La elección de México como primer destino internacional para Alberto Fernández, desde que fuera electo presidente de todos los argentinos, supone toda una declaración de intenciones. En una época convulsa para la región, con protestas en Chile, Bolivia o Ecuador, la alianza estratégica entre Fernández y su homólogo mexicano Andrés Manuel López Obrador se presenta como la gran esperanza para la izquierda latinoamericana y como único contrapeso frente al auge de líderes como el ultraderechista Jair Bolsonaro. Ambos presidentes han compartido, en el Palacio Nacional de la capital mexicana, un encuentro de carácter privado seguido de un almuerzo que, al cierre de la edición de este diario, no había concluido.

A su llegada a la sede del gobierno, el presidente mexicano adelantó ante los medios que este encuentro servirá para “fortalecer nuestras relaciones económicas, comerciales y de amistad entre los pueblos”. Ante la posibilidad de la conformación de un gran eje progresista liderado por ambos, López Obrador ha preferido mantener la discreción y la prudencia que ha caracterizado su política exterior desde que es presidente, bajo los principios de “no intervención, de autodeterminación de los pueblos”; y aunque asegura que: “no podemos dar la espalda nuestra América, como diría Martí”, tampoco puede olvidar que: “al mismo tiempo nosotros tenemos una relación económica, de cooperación y respeto mutuo con Estados Unidos y Canadá, que vamos a seguir atendiendo por razones geopolíticas”.

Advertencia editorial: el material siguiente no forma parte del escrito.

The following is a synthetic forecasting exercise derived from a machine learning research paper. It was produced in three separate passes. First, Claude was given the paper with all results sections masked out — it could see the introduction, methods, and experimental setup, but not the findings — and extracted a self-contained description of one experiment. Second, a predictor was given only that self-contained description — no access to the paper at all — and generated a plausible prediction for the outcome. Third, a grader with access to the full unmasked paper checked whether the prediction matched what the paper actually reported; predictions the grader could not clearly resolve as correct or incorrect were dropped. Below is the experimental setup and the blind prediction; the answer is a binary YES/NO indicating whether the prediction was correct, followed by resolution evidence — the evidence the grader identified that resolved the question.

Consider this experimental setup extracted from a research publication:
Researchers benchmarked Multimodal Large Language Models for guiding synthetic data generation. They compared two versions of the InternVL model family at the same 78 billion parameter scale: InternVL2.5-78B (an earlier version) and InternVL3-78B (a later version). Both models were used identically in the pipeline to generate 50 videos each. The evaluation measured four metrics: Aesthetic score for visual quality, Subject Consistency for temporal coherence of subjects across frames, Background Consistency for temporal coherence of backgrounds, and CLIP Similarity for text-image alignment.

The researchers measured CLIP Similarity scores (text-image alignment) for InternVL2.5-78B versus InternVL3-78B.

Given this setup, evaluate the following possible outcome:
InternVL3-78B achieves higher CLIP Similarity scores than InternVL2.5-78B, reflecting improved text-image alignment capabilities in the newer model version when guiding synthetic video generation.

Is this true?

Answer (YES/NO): YES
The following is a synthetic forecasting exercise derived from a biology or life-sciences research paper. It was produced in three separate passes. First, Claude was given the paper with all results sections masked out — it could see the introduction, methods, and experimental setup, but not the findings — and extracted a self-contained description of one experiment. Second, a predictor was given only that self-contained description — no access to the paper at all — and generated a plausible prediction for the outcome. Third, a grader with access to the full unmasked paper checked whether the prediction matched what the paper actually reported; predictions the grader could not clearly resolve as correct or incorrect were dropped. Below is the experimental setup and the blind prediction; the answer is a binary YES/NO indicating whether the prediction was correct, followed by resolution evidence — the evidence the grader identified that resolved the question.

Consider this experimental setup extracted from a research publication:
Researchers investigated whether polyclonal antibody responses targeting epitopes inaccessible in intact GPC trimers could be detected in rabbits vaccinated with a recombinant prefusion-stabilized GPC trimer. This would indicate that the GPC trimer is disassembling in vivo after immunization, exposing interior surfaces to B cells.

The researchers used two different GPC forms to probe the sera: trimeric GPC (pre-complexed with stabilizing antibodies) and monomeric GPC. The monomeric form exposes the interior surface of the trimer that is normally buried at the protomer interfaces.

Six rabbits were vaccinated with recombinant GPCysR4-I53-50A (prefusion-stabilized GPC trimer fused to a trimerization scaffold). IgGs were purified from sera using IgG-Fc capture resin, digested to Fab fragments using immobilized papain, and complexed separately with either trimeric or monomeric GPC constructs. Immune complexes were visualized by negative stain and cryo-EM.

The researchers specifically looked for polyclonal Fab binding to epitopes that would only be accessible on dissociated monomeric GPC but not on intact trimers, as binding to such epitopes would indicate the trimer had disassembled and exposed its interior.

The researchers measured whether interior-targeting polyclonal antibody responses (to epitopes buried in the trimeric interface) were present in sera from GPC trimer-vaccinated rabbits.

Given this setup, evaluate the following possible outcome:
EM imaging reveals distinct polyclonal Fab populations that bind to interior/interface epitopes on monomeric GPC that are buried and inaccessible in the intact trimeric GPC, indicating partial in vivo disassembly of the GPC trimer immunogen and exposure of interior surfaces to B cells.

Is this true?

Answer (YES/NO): YES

La economía será sin duda uno de los temas centrales del encuentro. Tras la abierta enemistad entre Fernández y el presidente brasileño Jair Bolsonaro, Argentina busca nuevos socios que ayuden a compensar el frenazo que sufrirán las exportaciones e importaciones entre los dos países vecinos. Solo en 2018, ese intercambio comercial superó los 26.000 millones de dólares, 15 veces más que lo comerciado entre México y Argentina. En declaraciones a los medios, López Obrador ya se ha significado como el gran aliado que podría ayudar a Fernández, no solo a compensar ese vacío comercial, si no también a aliviar la crisis económica que padece Argentina, “ayudar en la adquisición de bienes que se producen en Argentina para que el pueblo con su nuevo gobierno pueda enfrentar la crisis económica y pueda haber crecimiento y bienestar. Todo lo que podamos ayudar, lo vamos a hacer”.

La llegada de estos líderes progresistas a la presidencia de dos de los tres países latinoamericanos con presencia en el G-20 (junto a Brasil), ha elevado la inquietud en los mercados internacionales. Especialmente en el caso argentino que, en los próximos meses, tendrá que negociar con el FMI la devolución de la deuda adquirida. En este sentido, el presidente mexicano (que en menos de un mes cumplirá un año al frente del Gobierno) ha querido ofrecer consejos útiles a su homólogo argentino: “es bueno que se conozca nuestra experiencia. Hay que optar por cambios, el equilibrio, mantener variables macroeconómicas, ser responsables, aplicar una verdadera política de austeridad, ser muy estrictos en el combate a la corrupción, que no haya lujos en el gobierno”.

Antes de despedirse de los medios, para encontrarse con Alberto Fernández, el presidente mexicano se ha mostrado optimista con respecto a la futura gestión del gobierno peronista: “tiene un gran potencial, muchísimo recursos naturales, mucha producción de alimentos, es un granero mundial y por eso tiene muchas posibilidades de salir adelante”.